Ahora bien, aunque esta crítica del autor francés a la plausibilidad del escepticismo haya sido reconstruida por una serie de intérpretes[4] existe un punto que ha sido frecuentemente descuidado en la literatura especializada, y sobre el que hemos intentado llamar la atención. A saber: el mismo tipo de argumento conceptual que bloquea el paso al escepticismo hace innecesario también, en un marco merleaupontyano, cualquier tipo de “aval” empírico, apoyado en datos contingentes, para la fiabilidad de nuestras capacidades cognitivas; que tales capacidades sean contingentes no quiere decir que sea contingentemente verdadera la tesis de que ellas son fiables. En otras palabras, que podemos conocer el mundo es, para Merleau-Ponty, una tesis de principio.[5] Como para Merleau-Ponty no existe, desde el vamos, una distancia que franquear entre “cómo el mundo es” y “lo que podemos conocer”; en consecuencia, no necesita tampoco ofrecer argumentos para cerrar este bache.[6] Es por esto que, desde una perspectiva como la de Merleau-Ponty, la proposición “nuestras capacidades cognitivas son confiables”, la cual –de forma abreviada– se conoce en los debates anglosajones como la tesis “R”, necesita ser considerada como evidencialmente fundamental.[7]

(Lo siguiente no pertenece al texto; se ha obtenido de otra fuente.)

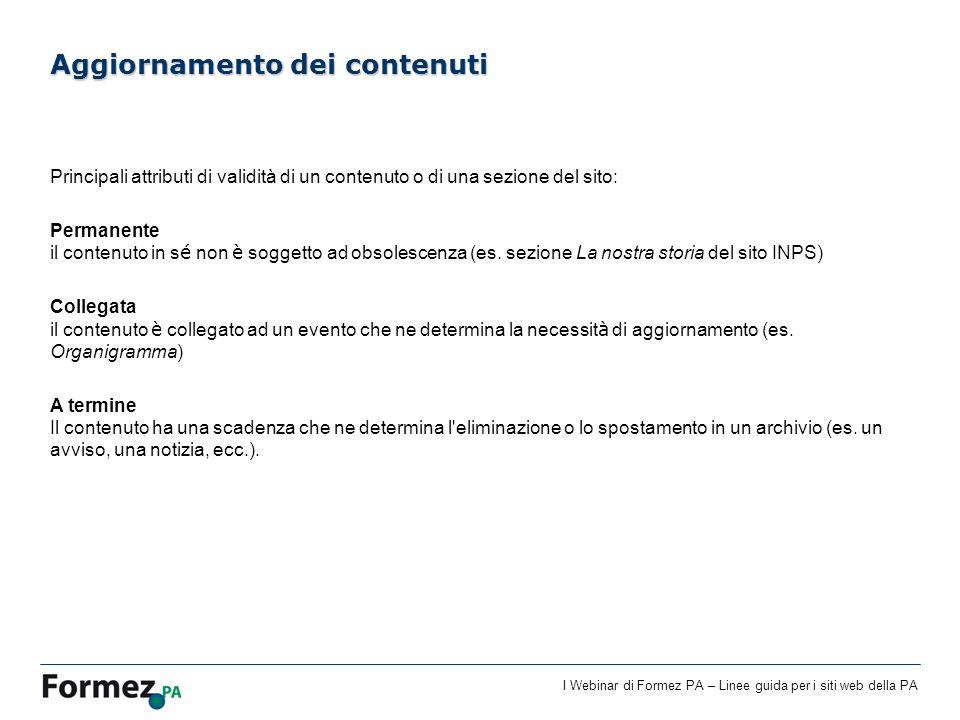I Webinar di Formez PA – Linee guida per i siti web della PA Aggiornamento dei contenuti Principali attributi di validità di un contenuto o di una sez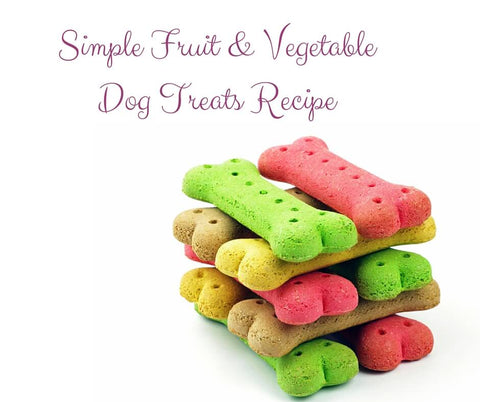 simple, healthy and delicious Fruit & Vegetable Dog Treats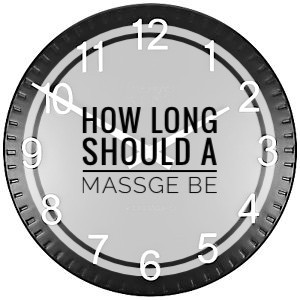 How long should a massage be?Time matters when booking a massage. Most people automatically book 60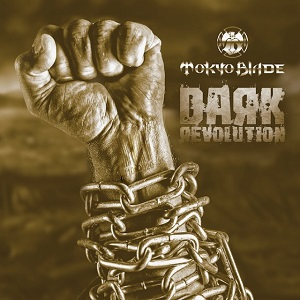 TOKYO BLADE - Dark Revolution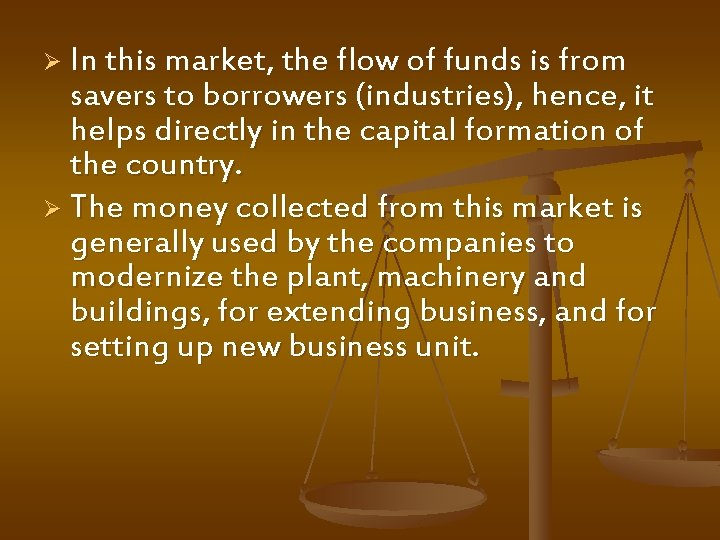Ø In this market, the flow of funds is from savers to borrowers (industries),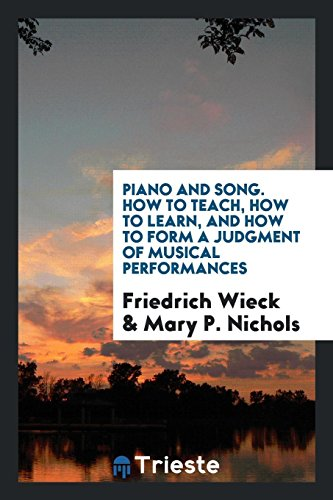 9780649207855: Piano and song. How to teach, how to learn, and how to form a judgment of musical performances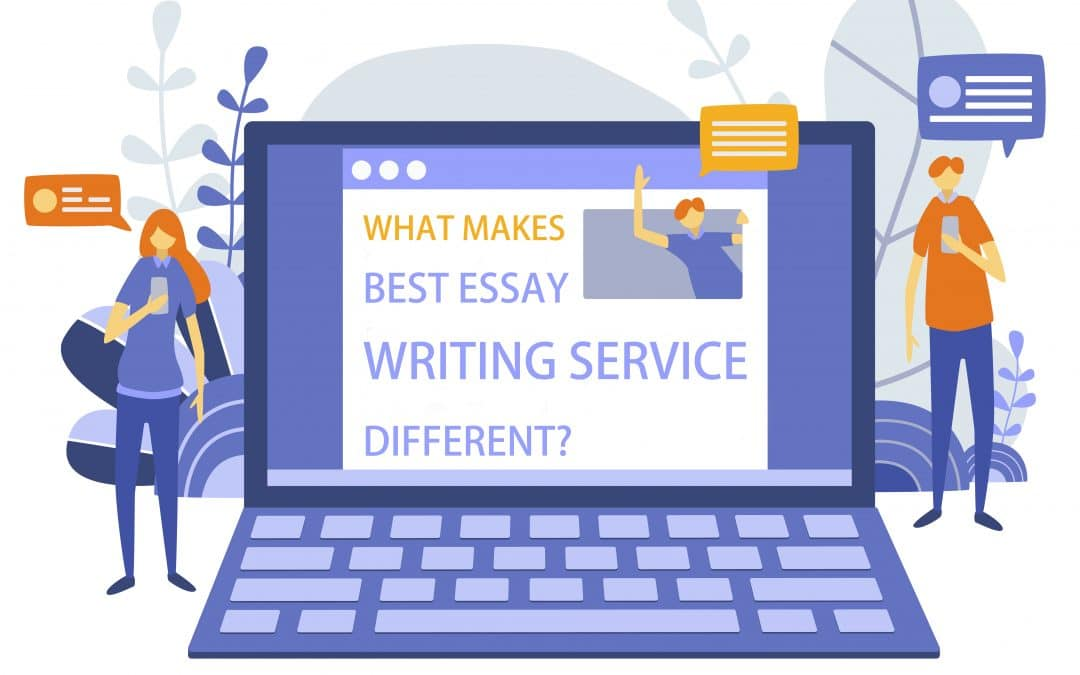 What Makes Best Essay Writing Service Different?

III. Los dos sentidos de la no contingencia

Ahora bien, esta no contingencia que caracteriza, en un marco merleaupontyano, a la “tesis R” puede describirse desde dos ángulos, distinguibles pero no independientes uno de otro:

  • En primer lugar, encontramos un aspecto que podríamos llamar “evidencial” o “epistémico”: nunca podríamos –sea lo que fuere que descubramos empíricamente por medio de la biología o la psicología– negar racionalmente esta proposición respecto de nosotros mismos, puesto que si la negáramos ya no tendríamos fundamento para atribuirnos racionalidad, y en consecuencia tampoco podríamos atribuir racionalidad a la negación misma de R.
  • En un segundo sentido, podríamos decir que la verdad de R es no contingente en un sentido “conceptual” o “semántico”: nuestras capacidades cognitivas deben ser consideradas confiables precisamente porque son las que tenemos, y no porque cuenten con algún tipo de “aval” (evolutivo como aquel en que creían Dennett, Fodor y Popper, o teológico como el postulado por Descartes) sino porque no podemos definir de manera independiente los conceptos de, por una parte, “capacidades cognitivas que de hecho tenemos” y, por otra parte, “capacidades cognitivas confiables”. El recurso a las capacidades que tenemos es inevitable a la hora de entender qué serían capacidades “confiables” y por lo tanto existe aquí un vínculo no meramente empírico.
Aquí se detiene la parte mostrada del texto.